If an illustration with code works better, I recommend reading Andre Staltz’s tutorial post which steps through the essence of reactive programming in JavaScript using RxJS.

ReactiveX

ReactiveX, a.k.a. Reactive Extensions, is an API library that enables the using of compositional operations to handle streams of asynchronous events. Extending from the observer pattern, observables and observers (which are subscribers to the observables) constitute the key ingredients in the library with a set of composable operators for filtering, transformation, aggregation, etc. RxJS and RxJava are two of the most popular implementations of ReactiveX in JavaScript and Java respectively.

Akka actors

Akka is an actor-based library targeted for building scalable concurrent and distributed applications on JVM (Java Virtual Machine). At its core are computational primitives called actors that maintain state and behavior, and communicate among themselves via asynchronous message-passing.

Written in Scala, Akka actors are by nature lightweight and loosely coupled. That, coupled with Akka’s robust routing, sharding, and pub-sub features for scalable distributed systems such as IoT, make them a great platform for building reactive systems.

Akka streams

A front-runner (and a founding member) of the reactive streams initiative is Akka Streams. It’s built on top of Akka actors and provides an extensive set of APIs for building stream topologies and processing streams in a highly compositional fashion. A recent blog post of mine centers around Akka streams and how it can be used to perform some basic text mining.

Apparently, Akka streams as a reactive initiative has been striving these days. Akka-Streams-based drivers such as Reactive Rabbit and ReactiveMongo for RabbitMQ and MongoDB have started to gain some momentum in the technology industry. In addition, Akka HTTP, which is the next generation of the Spray REST/HTTP toolkit, is also built to be stream-enabled with Akka streams as its underlying engine.

All streams oriented — in some way

With the steadily growing momentum in adopting the reactive systems initiative, it apparently has surpassed the stage of being a mere hype. It’s also evidently more than an reinvented buzzword of asynchronous event-based systems. From a technical merits perspective, I see no reason why it won’t become more prominent. Nevertheless, even open-source technology initiatives are like commercial products — good timing can quickly attract attention in the initial stage and suitable marketing can help gain on-going momentum necessary to popularize to the broader user base.

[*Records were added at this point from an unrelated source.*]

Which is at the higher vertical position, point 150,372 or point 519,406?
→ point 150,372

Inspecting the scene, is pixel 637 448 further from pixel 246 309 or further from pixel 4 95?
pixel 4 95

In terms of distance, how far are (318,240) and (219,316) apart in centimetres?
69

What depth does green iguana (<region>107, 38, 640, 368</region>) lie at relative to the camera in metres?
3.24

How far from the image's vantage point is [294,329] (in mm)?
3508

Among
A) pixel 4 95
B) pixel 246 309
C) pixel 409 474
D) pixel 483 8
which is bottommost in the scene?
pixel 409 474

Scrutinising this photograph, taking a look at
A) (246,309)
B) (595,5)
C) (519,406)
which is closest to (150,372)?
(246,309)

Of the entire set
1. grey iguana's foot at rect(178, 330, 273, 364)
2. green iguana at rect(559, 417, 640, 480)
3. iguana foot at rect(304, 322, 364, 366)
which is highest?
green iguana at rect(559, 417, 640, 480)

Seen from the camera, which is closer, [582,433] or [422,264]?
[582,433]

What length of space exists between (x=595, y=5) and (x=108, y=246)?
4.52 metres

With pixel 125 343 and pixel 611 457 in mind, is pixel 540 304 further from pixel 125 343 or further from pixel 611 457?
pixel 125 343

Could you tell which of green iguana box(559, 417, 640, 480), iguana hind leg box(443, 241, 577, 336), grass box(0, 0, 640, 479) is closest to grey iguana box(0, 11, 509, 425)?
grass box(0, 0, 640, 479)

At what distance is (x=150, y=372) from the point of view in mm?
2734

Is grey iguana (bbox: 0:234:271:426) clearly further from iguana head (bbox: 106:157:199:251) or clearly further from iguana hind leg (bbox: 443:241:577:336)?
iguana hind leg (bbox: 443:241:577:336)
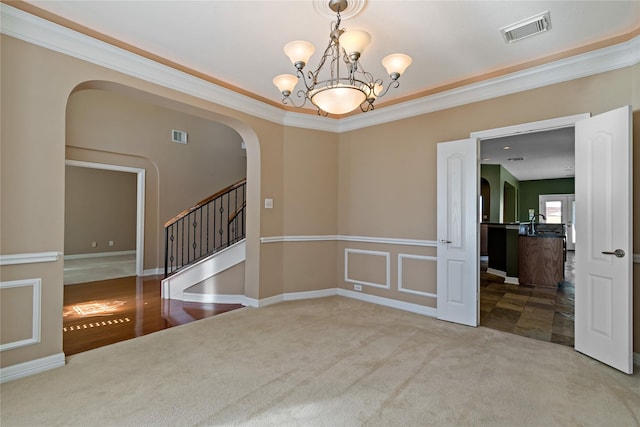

Timing-wise, functional programming has been on the rise so I’d say it’s great timing, as the programming style is favorably embraced in building reactive systems. As to marketing, I believe more intuitive and revelatory naming of the initiative would sell better to the technology industry. One could hardly grasp anything meaningful when hearing the term “reactive systems” for the first time. Although the term “reactive” addresses some aspect of the embraced change propagation in such systems, it doesn’t jump out at the audience as a signature characteristic.

With reactive systems, reactive streams and reactive programming predominantly oriented around streams, I think the term “stream” is a more revelatory keyword than “reactive.” Trading generality with simplicity and intuition, I would combine reactive systems and reactive streams as a single initiative, and replace “reactive” with something that centers around “stream.”